## PASSAGE PROVIDED
○ ○ ○
Joel Tomlin & Morris Graves

May 20 – June 25, 2023

Blunk Space is pleased to present Joel Tomlin & Morris Graves, an exhibition of new sculptures by Tomlin and paintings by Graves from the 1940s. The works in this exhibition spark a conversation between past and present and allude to Arcadian worlds and inner visions that share a vocabulary of symbolism – cups, chalices, birds, moons, and flowers. Northup Frye’s study of William Blake, Fearful Symmetry, brings to mind the pursuits of both artists: “A visionary creates or dwells in a higher spiritual world in which the objects of perception in this one have become transfigured and charged with a new intensity of symbolism. This is quite consistent with art, because it never relinquishes the visualization which no artist can do without.” Tomlin’s and Graves’s works are curiously familiar; some of the forms and compositions recall Egyptian, Greek, and African art, but their scale and surface treatments are truly original.

Morris Graves (1910–2001) was a Modernist artist from the Pacific Northwest described by critic Clement Greenberg in1945 as “one of the most original American painters.” His compositions depict natural and human-made forms – birds, trees, flowers, vessels – and creatures of the imagination, abstract shapes from the “sky of the mind.” The two paintings in the exhibition were completed in 1941 and 1943, a period during which Graves’s work was becoming more widely appreciated. In 1942, thanks to the efforts of curator Dorothy C. Miller, the Museum of Modern Art (MoMA) in New York acquired ten paintings of his for their permanent collection. The birds in his paintings from this time are expressions of his spirit, forms set against backgrounds suggestive of nature’s power. “I paint to rest from the phenomena of the external world – to pronounce it – and to make notations of its essences,” Graves said.

His work is a synthesis of diverse elements inspired by the wild and remote pacific Northwest and by the geographically adjacent Asian cultures, specifically Japan. Graves traveled to Japan several times and his interest in Japanese art embraced its religious and philosophical underpinnings. In the late 1930s, Graves adopted a technique of applying tempera and gouache to thin Japanese or Chinese paper. The implements and processes of the craft were of utmost importance to him. The hand of the artist is always evident in his creations.  

Like Graves, London-based artist Tomlin finds the natural world to be a special source of forms that in his work assume an almost spiritual meaning.Tomlin is an avid walker, and he uses salvaged materials collected from the River Thames and the backstreets of London’s East End to compose his sculptures. This approach to combining disparate found objects and materials enriches the compositions and blurs the relationship between object and artwork. His pieces have what he describes as "conversational attributes," a sense of one piece communicating with another, or relationships building between things. The works encourage an anthropomorphic reading, especially in the arrangement of multiple objects, and his creations look like they could have emerged from one of Graves’s paintings.
○ ○ ○
## SUPPLIED ENTRIES
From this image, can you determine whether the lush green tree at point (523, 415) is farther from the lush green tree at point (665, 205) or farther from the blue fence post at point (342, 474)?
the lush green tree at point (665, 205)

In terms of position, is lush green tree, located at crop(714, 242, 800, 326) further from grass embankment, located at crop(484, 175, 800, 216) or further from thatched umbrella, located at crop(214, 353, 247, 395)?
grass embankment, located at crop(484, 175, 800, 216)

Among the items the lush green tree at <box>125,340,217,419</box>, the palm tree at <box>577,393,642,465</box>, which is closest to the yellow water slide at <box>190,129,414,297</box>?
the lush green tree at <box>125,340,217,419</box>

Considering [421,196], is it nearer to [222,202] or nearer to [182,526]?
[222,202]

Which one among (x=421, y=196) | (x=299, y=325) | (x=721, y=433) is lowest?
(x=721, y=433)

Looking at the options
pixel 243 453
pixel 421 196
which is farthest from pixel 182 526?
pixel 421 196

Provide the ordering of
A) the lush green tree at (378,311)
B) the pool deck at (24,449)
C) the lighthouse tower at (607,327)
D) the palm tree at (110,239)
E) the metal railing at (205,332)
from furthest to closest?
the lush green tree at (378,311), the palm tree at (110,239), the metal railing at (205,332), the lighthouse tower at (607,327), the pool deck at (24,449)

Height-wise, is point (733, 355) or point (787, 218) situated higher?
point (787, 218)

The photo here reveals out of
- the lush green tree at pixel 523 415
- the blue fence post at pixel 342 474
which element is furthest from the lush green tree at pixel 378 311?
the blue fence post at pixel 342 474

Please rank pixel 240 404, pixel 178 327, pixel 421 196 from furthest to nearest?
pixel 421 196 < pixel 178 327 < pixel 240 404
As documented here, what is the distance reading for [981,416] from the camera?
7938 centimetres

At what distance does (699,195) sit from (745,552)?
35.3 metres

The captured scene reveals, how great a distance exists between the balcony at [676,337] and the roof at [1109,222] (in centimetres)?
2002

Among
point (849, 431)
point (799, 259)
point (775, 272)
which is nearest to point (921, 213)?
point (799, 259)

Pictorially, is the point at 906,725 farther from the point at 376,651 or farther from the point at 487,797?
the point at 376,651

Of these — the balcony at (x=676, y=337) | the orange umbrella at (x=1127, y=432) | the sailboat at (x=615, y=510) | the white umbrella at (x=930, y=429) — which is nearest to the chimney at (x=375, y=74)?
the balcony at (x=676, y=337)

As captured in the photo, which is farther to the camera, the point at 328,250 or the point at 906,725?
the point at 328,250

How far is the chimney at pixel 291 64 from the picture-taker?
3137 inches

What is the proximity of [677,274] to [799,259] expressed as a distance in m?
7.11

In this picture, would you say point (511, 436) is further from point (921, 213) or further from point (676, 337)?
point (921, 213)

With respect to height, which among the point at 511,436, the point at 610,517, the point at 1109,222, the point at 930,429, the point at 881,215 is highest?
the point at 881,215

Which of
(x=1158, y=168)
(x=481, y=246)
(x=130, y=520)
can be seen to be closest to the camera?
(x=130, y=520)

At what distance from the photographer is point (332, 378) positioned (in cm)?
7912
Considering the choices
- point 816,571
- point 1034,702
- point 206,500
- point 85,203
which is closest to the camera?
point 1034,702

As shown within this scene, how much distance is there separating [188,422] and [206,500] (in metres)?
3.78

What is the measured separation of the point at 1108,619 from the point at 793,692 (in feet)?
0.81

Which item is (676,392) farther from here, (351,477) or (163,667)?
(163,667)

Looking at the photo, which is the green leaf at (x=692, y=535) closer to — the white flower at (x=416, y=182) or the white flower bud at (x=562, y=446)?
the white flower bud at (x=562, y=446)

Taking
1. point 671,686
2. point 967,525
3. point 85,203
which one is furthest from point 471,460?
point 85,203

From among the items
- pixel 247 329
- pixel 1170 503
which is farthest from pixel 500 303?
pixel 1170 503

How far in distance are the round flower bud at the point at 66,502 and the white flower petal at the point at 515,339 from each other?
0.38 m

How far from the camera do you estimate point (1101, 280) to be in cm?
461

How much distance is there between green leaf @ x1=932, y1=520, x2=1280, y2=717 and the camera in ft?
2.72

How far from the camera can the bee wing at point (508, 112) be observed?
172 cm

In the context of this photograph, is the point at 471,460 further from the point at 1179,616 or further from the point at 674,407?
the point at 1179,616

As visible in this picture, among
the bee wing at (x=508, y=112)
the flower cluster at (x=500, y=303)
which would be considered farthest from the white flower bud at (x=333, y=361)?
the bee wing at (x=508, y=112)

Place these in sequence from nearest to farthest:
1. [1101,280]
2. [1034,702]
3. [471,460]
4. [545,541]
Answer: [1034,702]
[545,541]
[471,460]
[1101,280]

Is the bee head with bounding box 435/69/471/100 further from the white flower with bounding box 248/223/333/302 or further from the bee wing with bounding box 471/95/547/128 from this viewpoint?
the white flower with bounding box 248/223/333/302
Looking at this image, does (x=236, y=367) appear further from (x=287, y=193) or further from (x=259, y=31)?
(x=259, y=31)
○ ○ ○
## PROMPT A
In the listing, copy word for word every line from the line containing "Place these in" through the end of the listing.
## PROMPT B
Continue the exhibition text on Joel Tomlin and Morris Graves from its final sentence.
The exhibition text and the listing are independent of each other.

## RIGHT ANSWER A
Place these in sequence from nearest to farthest:
1. [1101,280]
2. [1034,702]
3. [471,460]
4. [545,541]
Answer: [1034,702]
[545,541]
[471,460]
[1101,280]

Is the bee head with bounding box 435/69/471/100 further from the white flower with bounding box 248/223/333/302 or further from the bee wing with bounding box 471/95/547/128 from this viewpoint?
the white flower with bounding box 248/223/333/302
Looking at this image, does (x=236, y=367) appear further from (x=287, y=193) or further from (x=259, y=31)?
(x=259, y=31)

## RIGHT ANSWER B
Tomlin worked at a foundry in East London for over twenty-five years. He’s noted that his time in the foundry affected the way he approaches process. “Have I touched it enough or too little? Bronze is the most fascinating material, and casting it is alchemical,” he explains. “Something exists, is burned away and reappears as a metal that is associated with an epoch of human development (Bronze Age). I think that subconsciously I want to give the salvaged wooden sculptures the same depth and lustre of a bronze cast, so that they occupy the same hierarchy.”

Graves sought to communicate “clues to guide our journey” by means of his own “realized symbols.” As they were for Carl Jung and JB Blunk, symbols for Graves are manifestations of other levels of reality. For Tomlin, certain forms might carry a symbolic suggestion, but for all the story-telling potential that these sculptures carry, any actual narrative is left to be determined by the viewer. The works in this exhibition continue a tradition of Francisco de Zurbaráan and Giorgio Morandi, painters who cultivated the austerity and symbolism of vessels, fruits, and flowers, and created still lifes which seem endowed with secret messages, reminding us of the mystery of art. Like these masters, Tomlin and Graves are consummate observers – interpreting the worlds around them, natural and human-made, into painted and sculpted forms. They find quietude in nature and materials and create a solitary space. In this exhibition, there is a united act of contemplation that shapes reality. Their sculpted and painted figures are in the process of transforming from one thing to another, a reminder of the evanescence of form. 

Morris Graves (1910–2001) lived most of his life in the Pacific Northwest. He was one of the earliest Modern artists from this region to achieve national and international acclaim. He traveled extensively and his time in Japan was especially influential. Works by Graves are in the collections of MoMA, The Morris Graves Museum, Art Institute of Chicago, and LACMA, and have been exhibited extensively including MoMA (1942), Whitney Museum (1956), and the Seattle Art Museum (2014).

Joel Tomlin (b.1969, Sheffield, UK), lives and works in London. Tomlin studied painting at Chelsea College of Art. Departing from painting, he now sculpts with a variety of materials, mostly wood and bronze, often with painted or patinated surfaces. Tomlin worked as a blacksmith for over twenty-five years and has exhibited in the UK, Switzerland, and the US.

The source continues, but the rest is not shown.